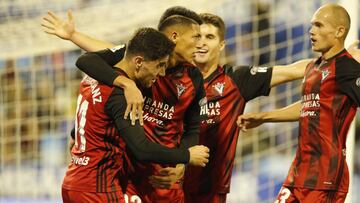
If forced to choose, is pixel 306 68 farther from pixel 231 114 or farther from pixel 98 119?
pixel 98 119

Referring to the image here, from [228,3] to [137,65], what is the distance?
3.27m

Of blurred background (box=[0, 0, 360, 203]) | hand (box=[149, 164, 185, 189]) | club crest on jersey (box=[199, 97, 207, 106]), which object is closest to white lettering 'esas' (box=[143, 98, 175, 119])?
club crest on jersey (box=[199, 97, 207, 106])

================

**Problem requirements:** From the entries above, output every line exactly and omit any image.

**Correct answer:**
If forced to choose, is pixel 306 68 farther from pixel 231 114 or farther from pixel 98 119?
pixel 98 119

Referring to the image here, from [228,3] to [137,65], what is the distance?
3.27m

Of blurred background (box=[0, 0, 360, 203]) | hand (box=[149, 164, 185, 189]) | club crest on jersey (box=[199, 97, 207, 106]), which object is closest to white lettering 'esas' (box=[143, 98, 175, 119])?
club crest on jersey (box=[199, 97, 207, 106])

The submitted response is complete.